Not only does it offer an impeccable taste, but Abita is also one of the leading micro breweries in North America in conservation and green efforts. They were the first to install an energy efficient brewing system that reduces energy use by 70%. They operate their own industrial wastewater treatment plant to generate their own energy. Their unfiltered beer that’s packaged in 6-packs is wrapped with recycled cardboard and 47% less cardboard than a normal 6-pack holder. Plus, their stubby bottles actually use less glass than the regular tall bottle and their sales team drives strictly gas-electric hybrids. So basically Abita makes incredibly delicious beer in one of the most sustainable ways known in America—what more could you want?!
The re-emergence of Jockamo IPA into my life this summer means it’s going to be one hell of a summer…
On my recent adventure across these great United States my cousin and I made sure to try every local beer we could in each destination we stopped for the night. In Austin, TX it was Shiner Bock, which I’ve had before, but of course still love. The Shiner Bocks flowed that night. The next stop was New Orleans, and we tasted the delectable Abita Beer. For the evening I stuck with the Jockamo IPA, which is named for the tribes of dancing, singing, chanting “Mardi Gras Indians” who have marched in New Orleans for over 250 years. It was a perfectly hopped, amber brew with tons of taste, especially while walking the streets of N.O. during the evening with one or five in my hand. Next up was Big River Brew in Chattanooga, TN, which is where we got our first taste of the craft beer sampler on the trip (seen below, which was $6 for seven 4oz beers).

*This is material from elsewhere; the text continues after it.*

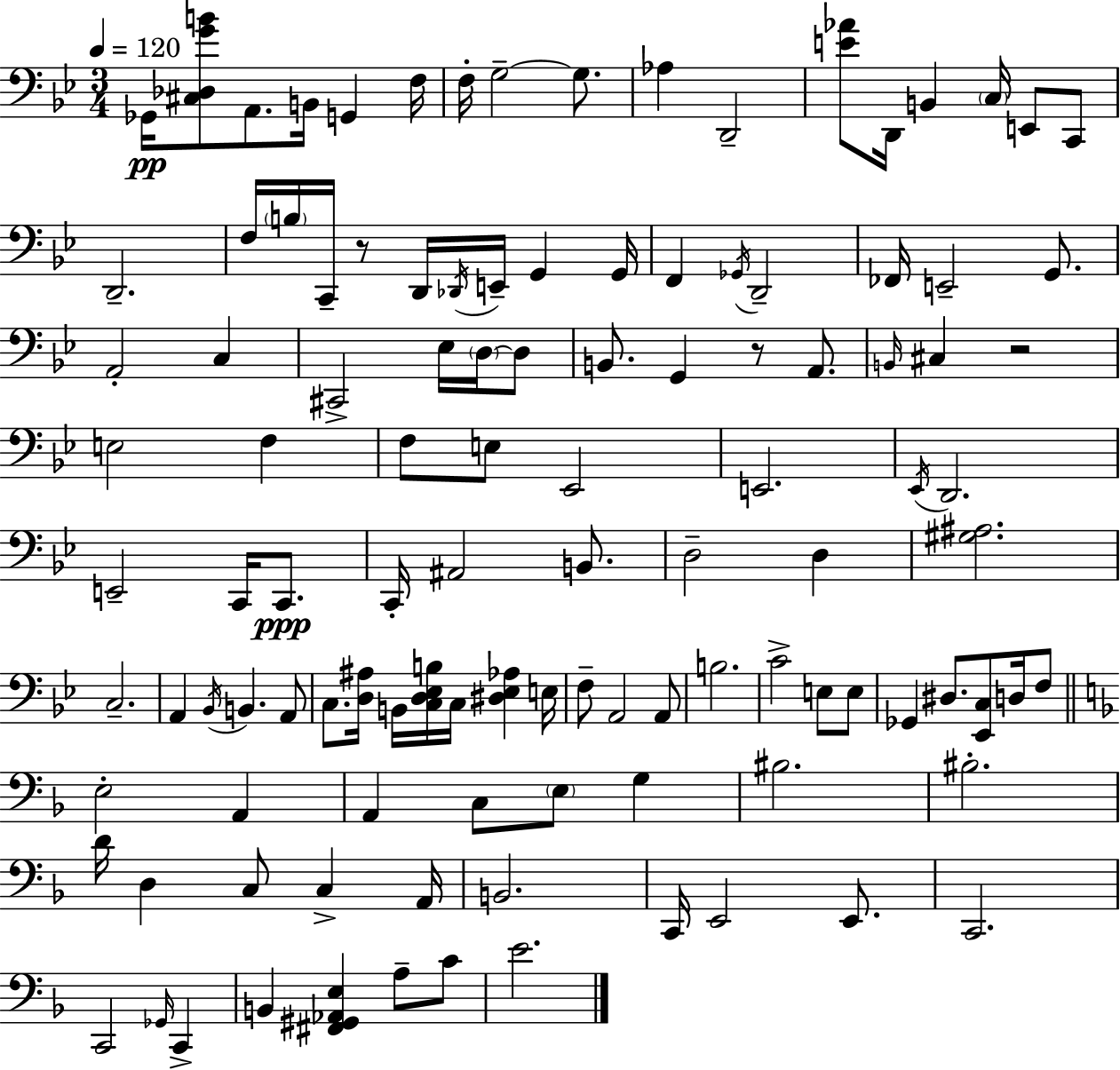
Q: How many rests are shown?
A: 3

The second to last beer on the right was my favorite. It’s called Sweet Magnolia Brown Ale and is a great blend of British crystal and chocolate malts with Mount Hood hops adding in the right mix of spice. It’s won a World Beer Cup Gold Medal, enough said.
Finally it was time for Gettysburg’s Appalachian Brewing Company for our last stop. Talk about some damn good beer. Their beer sampler, before it decimated us, can be seen above.

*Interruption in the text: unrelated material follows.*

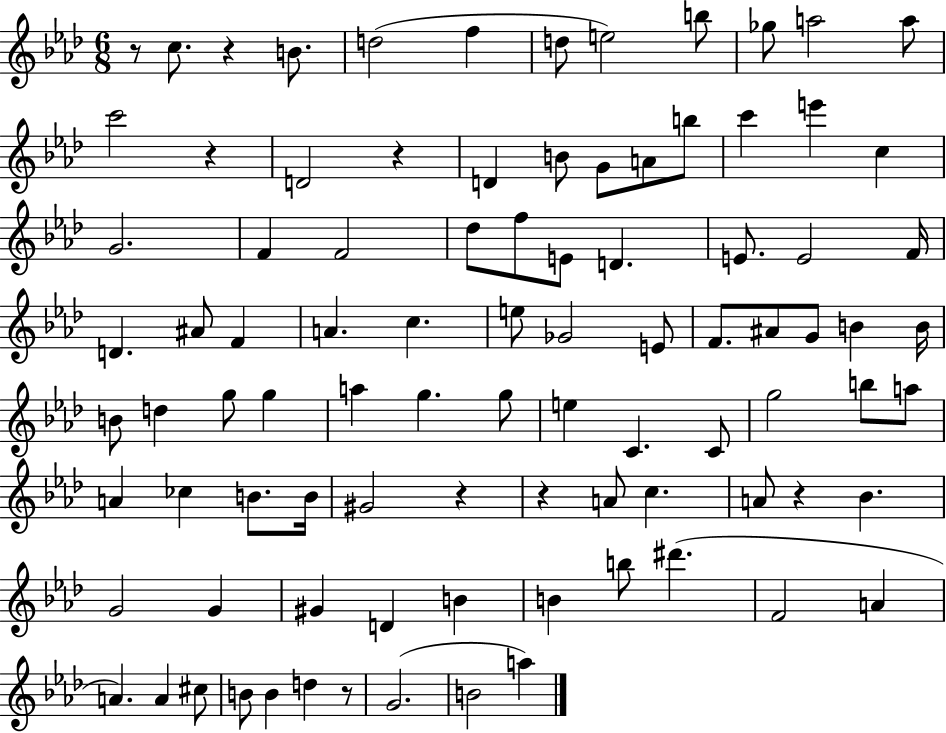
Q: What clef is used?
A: treble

My favorite one of these was the Susquehanna Stout, which was a very dark brown brew with a smooth dry roasted taste typical of an Irish Dry Stout. The best brew they had though was their specialty Black IPA, which wasn’t available in the sampler, but was an ideal blend of a stout and an IPA (I had no idea such a tasty beer even existed). I brought home a growler of it for my pops, and he finished it within two days.
Craft beers and their samplers in the places they are brewed are the way to go on any road trip. Sampling the local flavors (food, beer, and women) are the only way I will ever travel again.